Als im Kern introvertierter Mensch kann ich Deine Situation sehr gut verstehen. Bei mir kommt hinzu, dass ich einen Beruf habe, bei dem ich auf dem Karrierelevel sehr extrovertiert agieren muss. Das "schauspielere" ich dann mit ziemlichem Erfolg, was aber auch viel Energie kostet. Manchen geht das leicht von der Hand, aber ihnen brummt der Schädel, wenn sie Arbeit aus meiner "Inselbegabung" verstehen wollen.
Da Du einfach nur zufrieden in Deinem Leben sein willst ohne Ambitionen im Beruflichen zu haben, wirst Du wahrscheinlich eher einen kleinen Freundeskreis haben, der Dich so akzeptiert wie Du bist!
Solche Leute zu suchen und zu behalten wäre mein Rat an Dich. Eventuell kannst Du ja auch Kontakt zu anderen Leuten mit Autismusdiagnose suchen. Dann koordiniert Ihr Eure "sozialen" Tage, schreibt Euch gegenseitig bei Problemen und ansonsten geht jeder seinen Lieblingsbeschäftigungen nach.

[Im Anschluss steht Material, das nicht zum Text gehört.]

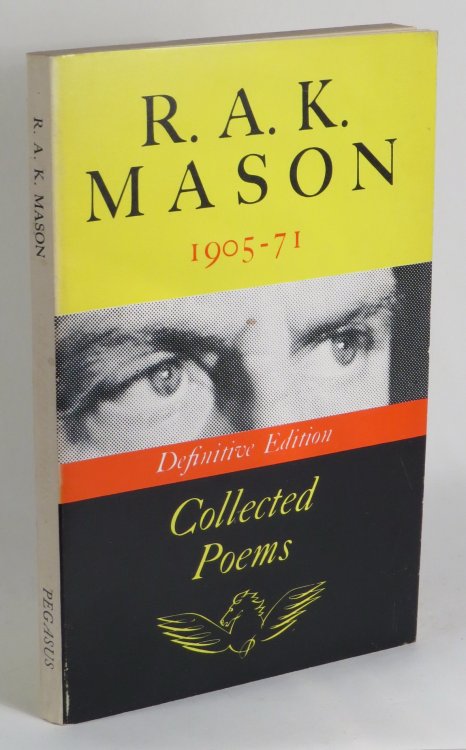 Collected Poems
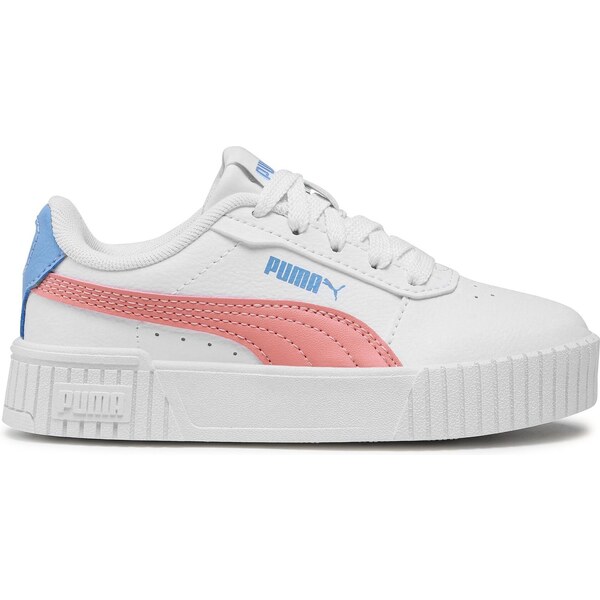 Sneakersy Puma 45213553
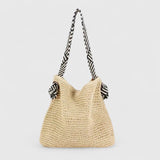 Lyra | Boho Tasche aus hochwertigem Material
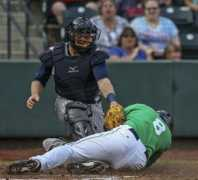 dispatch.com Fedroff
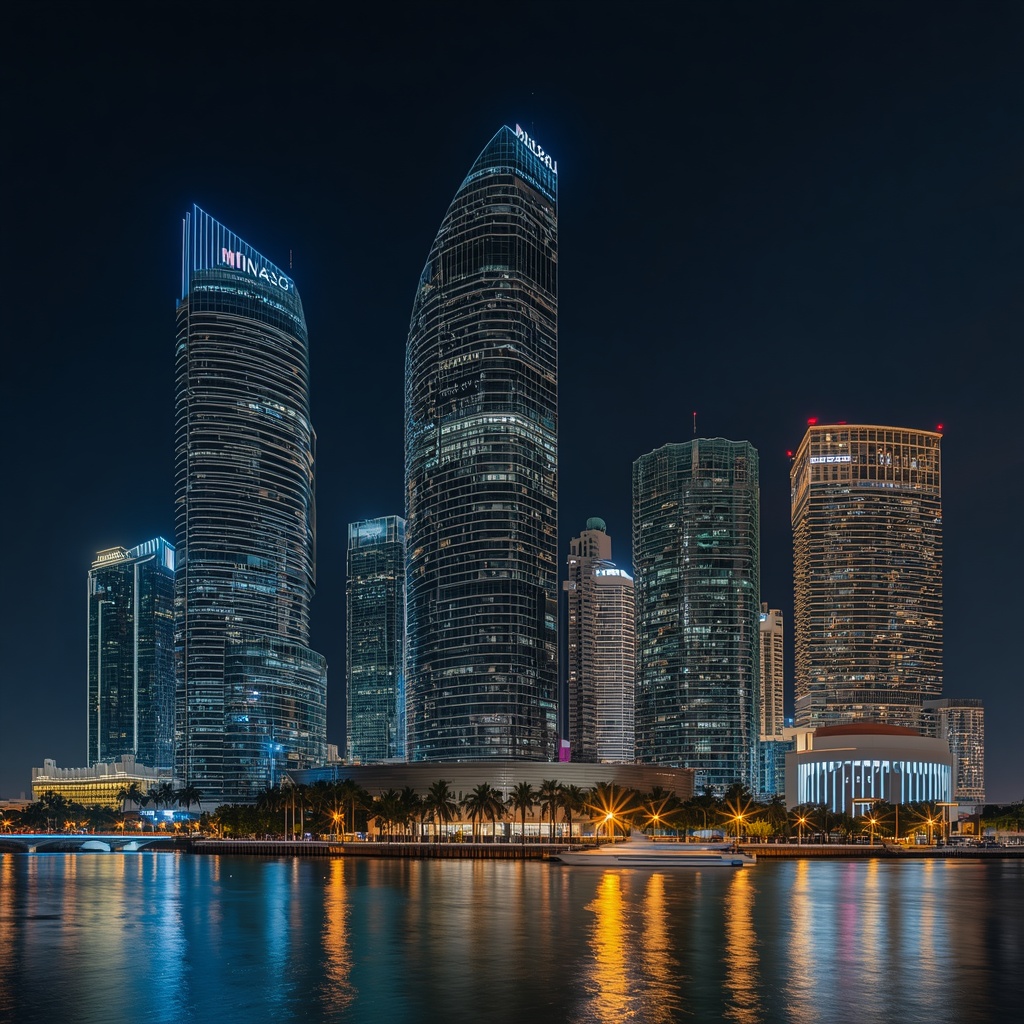 Brickell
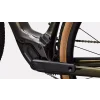 98127 50 CREO SL COMP CARBON LRLGRNMET CHARTNT NBLMET D5 MOTOR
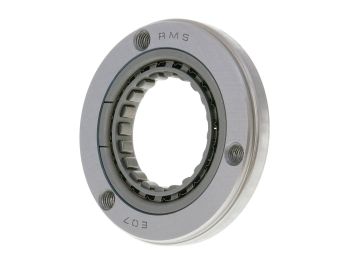 starter clutch / starter gear actuator for Kymco 250, 300
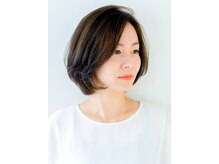 エーディーイー スガタ ヨーカドー静岡店(A.D.E sugata)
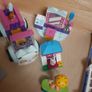 Lego friends Image 3
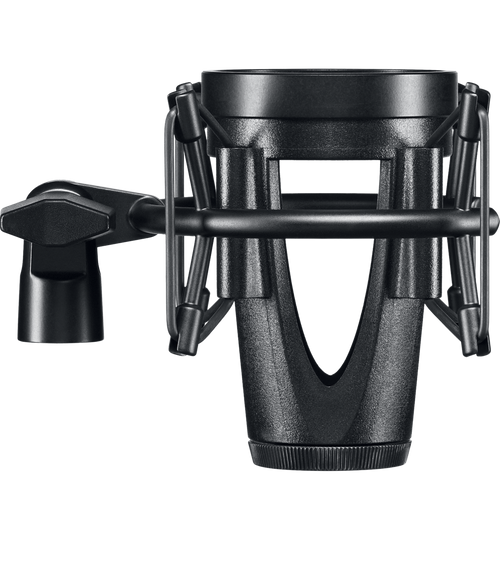 ShureLock® Shock Mount for KSM42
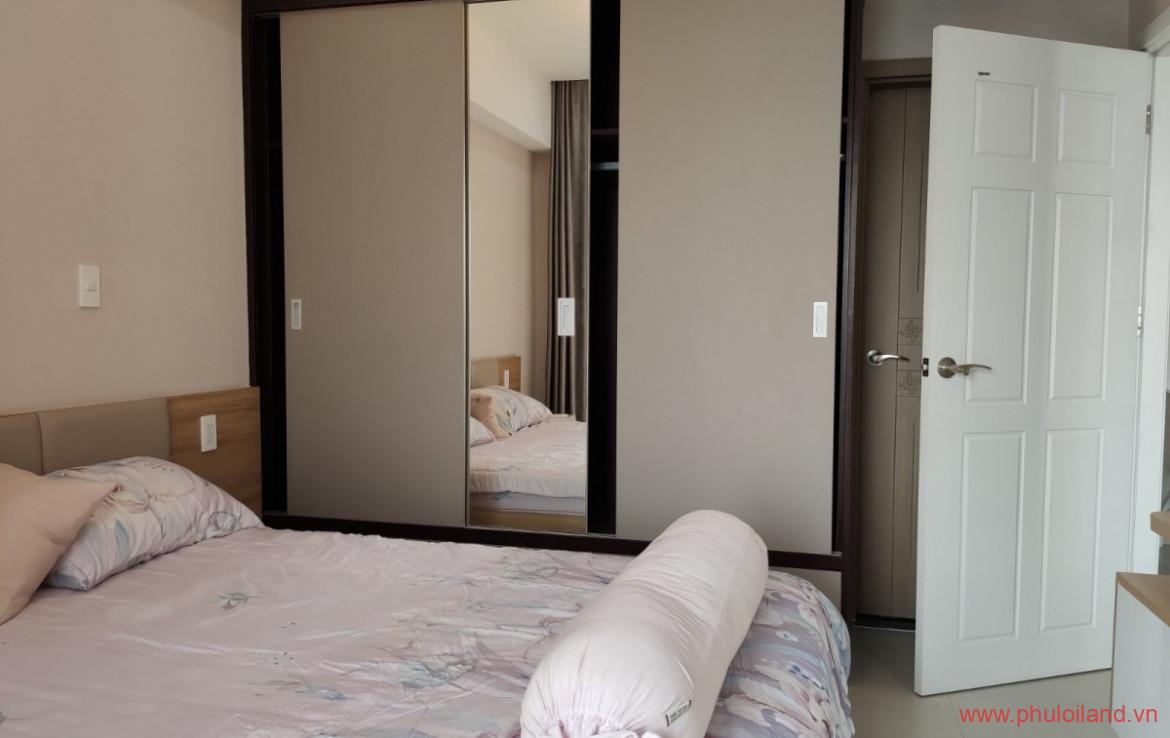 Ban can ho chung cu Hung Phuc Nguyen Luong Bang quan 7 8 2 1170x738 - Bán căn hộ chung cư Hưng Phúc, 78m2, nội thất đầy đủ, nhà đẹp, nội thất cao cấp,giá chuyển nhượng: 3.8 tỷ.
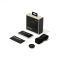 PULSOMETRO SUUNTO HEART RATE BELT 2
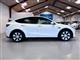 Billede af Tesla Model Y EL RWD 299HK 5d Aut.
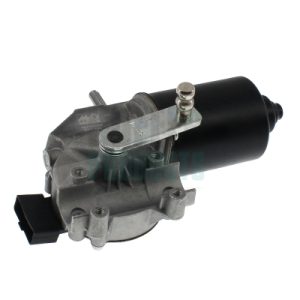 Motor stergator HOFFER H27665 – RENAULT | AutoRival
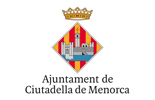 Ajuntament de Ciutadella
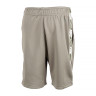 Шорти Nike B NSW REPEAT PK SHORT DV0327-351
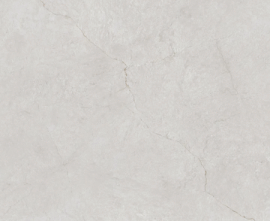 Керамогранит Staro Venere Marmoris Grey River Carving Matt 60x120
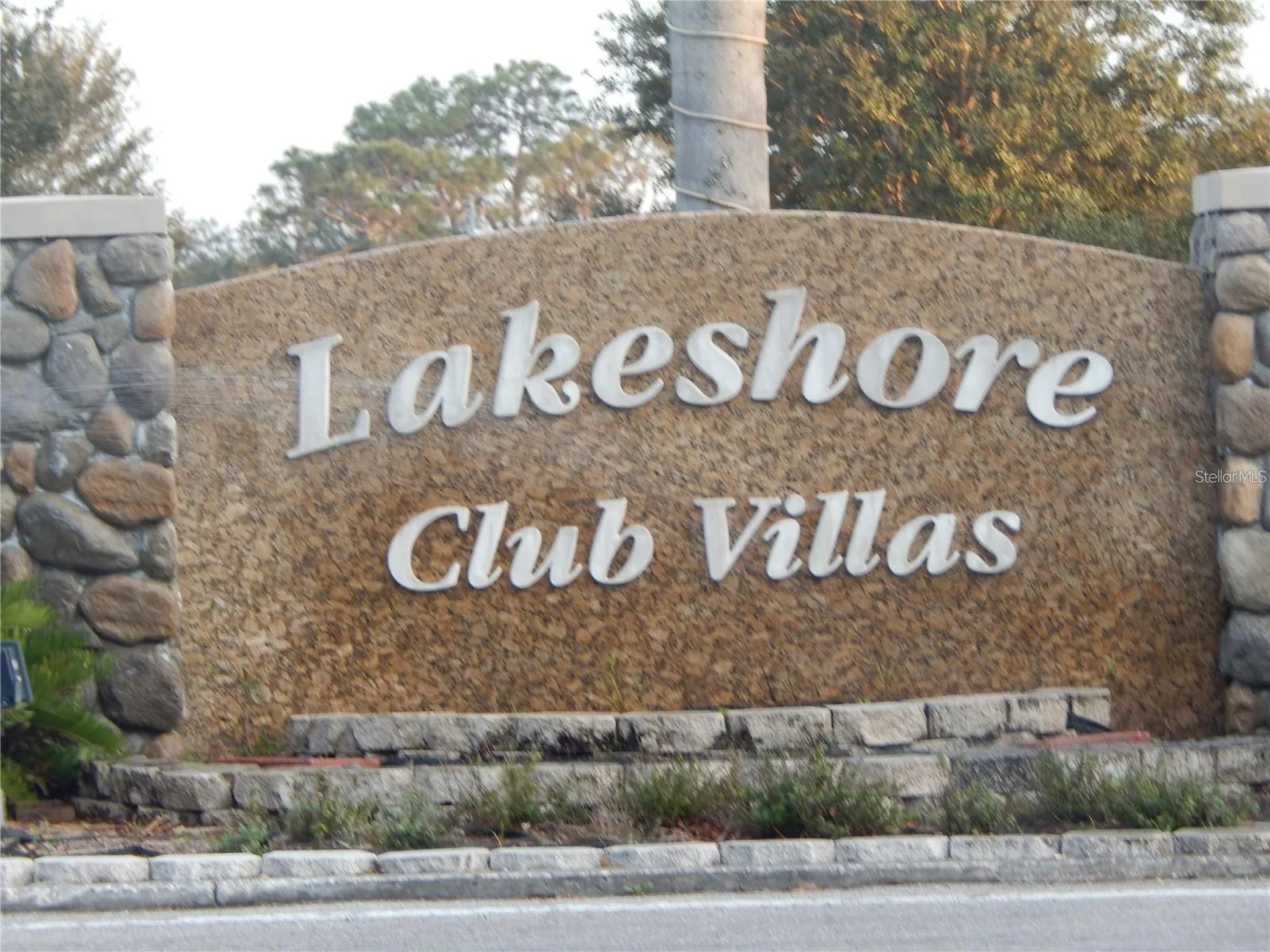 105 Club Circle Lake Wales FL 33898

In Sachen Autismus ist es tatsächlich schwieriger:
Nun, ich habe ebenfalls eine Karriere und bin Führungsverantwortliche^^ Einen Freundeskreis habe ich nicht, da ich es für nicht nötig erachte, bzw weiß, dass ich auf Dauer eh keine emotionale Beziehung aufrecht erhalten kann.